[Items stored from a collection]
[START]

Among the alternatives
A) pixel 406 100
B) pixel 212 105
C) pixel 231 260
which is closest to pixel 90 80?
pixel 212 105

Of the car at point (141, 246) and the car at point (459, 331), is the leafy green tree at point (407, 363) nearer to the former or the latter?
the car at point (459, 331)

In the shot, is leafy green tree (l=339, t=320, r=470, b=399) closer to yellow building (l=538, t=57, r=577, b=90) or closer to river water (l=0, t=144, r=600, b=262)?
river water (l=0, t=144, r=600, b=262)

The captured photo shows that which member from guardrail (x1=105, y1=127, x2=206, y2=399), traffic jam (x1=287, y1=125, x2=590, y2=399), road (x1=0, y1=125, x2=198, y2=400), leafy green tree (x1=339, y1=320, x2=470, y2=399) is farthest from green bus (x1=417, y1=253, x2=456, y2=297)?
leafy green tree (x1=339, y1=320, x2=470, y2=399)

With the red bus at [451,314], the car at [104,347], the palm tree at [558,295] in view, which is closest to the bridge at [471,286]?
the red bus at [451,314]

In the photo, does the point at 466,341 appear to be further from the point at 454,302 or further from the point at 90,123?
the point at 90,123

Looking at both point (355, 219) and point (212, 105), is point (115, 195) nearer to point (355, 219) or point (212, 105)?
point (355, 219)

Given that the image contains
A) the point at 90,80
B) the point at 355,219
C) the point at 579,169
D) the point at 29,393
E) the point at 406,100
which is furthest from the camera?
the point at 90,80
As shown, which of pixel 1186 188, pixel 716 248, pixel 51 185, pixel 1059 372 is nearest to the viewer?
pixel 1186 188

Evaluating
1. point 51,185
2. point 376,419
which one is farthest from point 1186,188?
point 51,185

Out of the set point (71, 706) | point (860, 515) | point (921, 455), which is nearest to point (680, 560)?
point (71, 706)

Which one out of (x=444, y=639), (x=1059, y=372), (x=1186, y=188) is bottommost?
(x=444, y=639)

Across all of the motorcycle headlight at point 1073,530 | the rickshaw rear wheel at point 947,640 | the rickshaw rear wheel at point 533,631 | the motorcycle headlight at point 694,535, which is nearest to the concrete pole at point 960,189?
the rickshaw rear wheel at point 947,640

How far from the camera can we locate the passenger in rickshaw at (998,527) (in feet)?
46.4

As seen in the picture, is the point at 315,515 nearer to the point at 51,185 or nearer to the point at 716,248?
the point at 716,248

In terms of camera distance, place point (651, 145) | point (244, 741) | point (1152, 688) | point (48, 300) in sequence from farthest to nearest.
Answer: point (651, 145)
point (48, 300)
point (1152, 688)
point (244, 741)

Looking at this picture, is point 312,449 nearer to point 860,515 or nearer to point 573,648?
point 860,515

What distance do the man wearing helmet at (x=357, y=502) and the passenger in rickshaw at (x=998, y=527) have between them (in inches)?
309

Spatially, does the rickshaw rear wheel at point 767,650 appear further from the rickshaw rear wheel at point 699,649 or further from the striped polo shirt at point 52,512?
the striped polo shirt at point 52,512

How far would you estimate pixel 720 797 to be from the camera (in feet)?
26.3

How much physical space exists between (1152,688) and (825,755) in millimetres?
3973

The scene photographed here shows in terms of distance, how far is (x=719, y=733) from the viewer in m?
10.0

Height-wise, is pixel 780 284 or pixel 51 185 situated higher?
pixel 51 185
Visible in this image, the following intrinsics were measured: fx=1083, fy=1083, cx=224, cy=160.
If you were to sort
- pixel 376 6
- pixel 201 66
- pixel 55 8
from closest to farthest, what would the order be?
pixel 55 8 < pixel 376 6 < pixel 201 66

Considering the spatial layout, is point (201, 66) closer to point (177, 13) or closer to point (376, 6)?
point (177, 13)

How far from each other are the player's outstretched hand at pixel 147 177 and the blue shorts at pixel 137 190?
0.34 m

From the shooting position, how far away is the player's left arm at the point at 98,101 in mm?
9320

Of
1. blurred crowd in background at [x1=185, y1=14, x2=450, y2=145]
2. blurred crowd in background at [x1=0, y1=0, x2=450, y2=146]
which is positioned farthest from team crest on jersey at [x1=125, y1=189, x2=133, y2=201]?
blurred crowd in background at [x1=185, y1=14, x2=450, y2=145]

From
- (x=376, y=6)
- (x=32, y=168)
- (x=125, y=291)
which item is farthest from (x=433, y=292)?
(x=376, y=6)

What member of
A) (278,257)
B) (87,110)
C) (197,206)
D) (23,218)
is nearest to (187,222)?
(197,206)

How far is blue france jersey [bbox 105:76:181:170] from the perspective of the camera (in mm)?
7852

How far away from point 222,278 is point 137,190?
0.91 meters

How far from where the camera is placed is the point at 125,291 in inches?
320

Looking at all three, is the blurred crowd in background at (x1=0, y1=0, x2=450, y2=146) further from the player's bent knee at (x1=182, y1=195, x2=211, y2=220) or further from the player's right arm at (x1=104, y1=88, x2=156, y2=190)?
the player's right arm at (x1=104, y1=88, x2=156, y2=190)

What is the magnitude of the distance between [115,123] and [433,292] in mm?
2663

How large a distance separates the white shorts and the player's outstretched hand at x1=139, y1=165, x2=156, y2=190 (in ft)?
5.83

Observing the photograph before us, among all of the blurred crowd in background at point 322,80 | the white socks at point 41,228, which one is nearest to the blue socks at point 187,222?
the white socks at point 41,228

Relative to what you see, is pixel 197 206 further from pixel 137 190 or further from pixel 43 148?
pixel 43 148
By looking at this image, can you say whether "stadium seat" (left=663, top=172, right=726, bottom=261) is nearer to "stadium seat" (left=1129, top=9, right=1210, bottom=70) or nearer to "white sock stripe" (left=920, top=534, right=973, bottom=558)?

[END]

TASK INSTRUCTIONS: Please reproduce the lines from the line with "Out of the set" to the line with "pixel 55 8 < pixel 376 6 < pixel 201 66", including both of those lines.

RESPONSE FOR THIS EXERCISE:
Out of the set point (71, 706) | point (860, 515) | point (921, 455), which is nearest to point (680, 560)?
point (71, 706)

Which one out of (x=444, y=639), (x=1059, y=372), (x=1186, y=188) is bottommost?
(x=444, y=639)

Across all of the motorcycle headlight at point 1073,530 | the rickshaw rear wheel at point 947,640 | the rickshaw rear wheel at point 533,631 | the motorcycle headlight at point 694,535, which is nearest to the concrete pole at point 960,189?
the rickshaw rear wheel at point 947,640

How far from the camera can we locate the passenger in rickshaw at (998,527) (in feet)?
46.4

As seen in the picture, is the point at 315,515 nearer to the point at 51,185 or nearer to the point at 716,248?
the point at 716,248

In terms of camera distance, place point (651, 145) | point (244, 741) | point (1152, 688) | point (48, 300) in sequence from farthest to nearest.
Answer: point (651, 145)
point (48, 300)
point (1152, 688)
point (244, 741)

Looking at this picture, is point 312,449 nearer to point 860,515 or nearer to point 573,648?
point 860,515

What distance do the man wearing helmet at (x=357, y=502) and the passenger in rickshaw at (x=998, y=527) have between them (in inches)?
309

Spatially, does the rickshaw rear wheel at point 767,650 appear further from the rickshaw rear wheel at point 699,649 or further from the striped polo shirt at point 52,512?
the striped polo shirt at point 52,512

How far would you estimate pixel 720 797 to be from the camera (in feet)?
26.3

How much physical space exists between (1152,688) and (825,755) in millimetres?
3973

The scene photographed here shows in terms of distance, how far is (x=719, y=733) from the viewer in m?
10.0

Height-wise, is pixel 780 284 or pixel 51 185 situated higher?
pixel 51 185
Visible in this image, the following intrinsics were measured: fx=1083, fy=1083, cx=224, cy=160.
If you were to sort
- pixel 376 6
- pixel 201 66
- pixel 55 8
from closest to farthest, what would the order be?
pixel 55 8 < pixel 376 6 < pixel 201 66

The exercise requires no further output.